We have recently proposed an interesting and easy set of experiments using the H-Y transgenic model (23, 54). The H-Y transgenic-mouse model was developed for in vivo study of MHC restriction. Each developing thymocyte in the transgenic animal produces a cell surface TCR that recognizes the male-specific H-Y antigen. In male animals having the selecting MHC background, the vast majority of male transgenic thymocytes are deleted through negative selection, while in female transgenic animals, above-normal positive selection (as determined by the increased percentage of the H-Y-specific single-positive subset) is detected. A simple experiment would be to quantitate the number of TNCs in male and in female H-Y transgenic mice. If TNC internalization is critical to MHC restriction, the female transgenic animals should have a large number of TNCs containing primarily viable thymocytes. Since female animals do not express the H-Y-antigen, virtually all of the thymocytes should receive the appropriate "low-affinity" selection signal through their transgenic TCR, necessary for positive selection. The male H-Y transgenic animals, which have the majority of their triple-positive thymocytes deleted, should have small numbers of TNCs, with the majority of internalized thymocytes being apoptotic. Alternatively, these animals may possess the normal complement of TNCs but virtually all of the thymocytes within them would be apoptotic. We expect to see small numbers of TNCs in male transgenic mice because the triple-positive subset of thymocytes known to interact with TNCs is drastically reduced in these animals. The thymocytes that make it to the triple-positive stage should produce a high-affinity interaction with TNCs and become apoptotic. A simple analysis of H-Y transgenic-mouse TNCs and their interactive thymocyte subset should soon reveal important information about TNC function.

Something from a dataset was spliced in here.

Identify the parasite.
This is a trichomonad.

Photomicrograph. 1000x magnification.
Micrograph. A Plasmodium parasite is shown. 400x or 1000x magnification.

Another area that should be further studied is the seemingly redundant role played by TNCs and macrophages. Thymocyte apoptosis and destruction within TNCs is not in agreement with results reported by Surh and Sprent (50), who showed most if not all thymocyte apoptosis to be associated with macrophages. Interestingly, Ezaki et al. found that in rats 15 to 30% of TNCs have macrophages enclosed within their cytoplasm (15). Unpublished data from our laboratory obtained using long-term video microscopy, showed the movement of macrophages into and out of TNCs in a dynamic fashion. These results leave certain issues unresolved. First, if such a dynamic interaction occurs between TNCs and macrophages, it is going to be difficult to determine which cell is ultimately responsible for the induction of apoptosis within this multicellular complex. On the other hand, such an association may provide interesting possibilities, as well as offering clues to answer questions generated from contradictory results. For example, as stated above, Surh and Sprent presented evidence to suggest that the site of apoptosis may be exclusively associated with macrophages (50). Apoptotic thymocytes were always colocalized with antibody staining specific to macrophages. However, if macrophages enclosed in TNCs cooperate in the induction of apoptosis in negative selection of thymocytes, this event could be located in the cytoplasm of TNCs. Future studies in this area will be important to further understand the relationship between TNCs, macrophages, and thymocyte apoptosis.

On the other hand, we may be looking under the lamppost to find something that was lost in the dark. Some investigators believe that the expression of neuropeptides (oxytocin and vasopressin) by TNCs (17) qualifies them to serve a neurohormonal function in the thymus. The fact that this report and others showing neuropeptide expression by TNCs (45, 46) have been essentially ignored may reflect our lack of knowledge about neurohormonal regulation within the thymus or the interrelationship between neuropeptide production and the immune system. However, if the experiments proposed above fail to shed light on TNC function, we may be forced to begin our search in the darkness of thymic neuroendocrinology.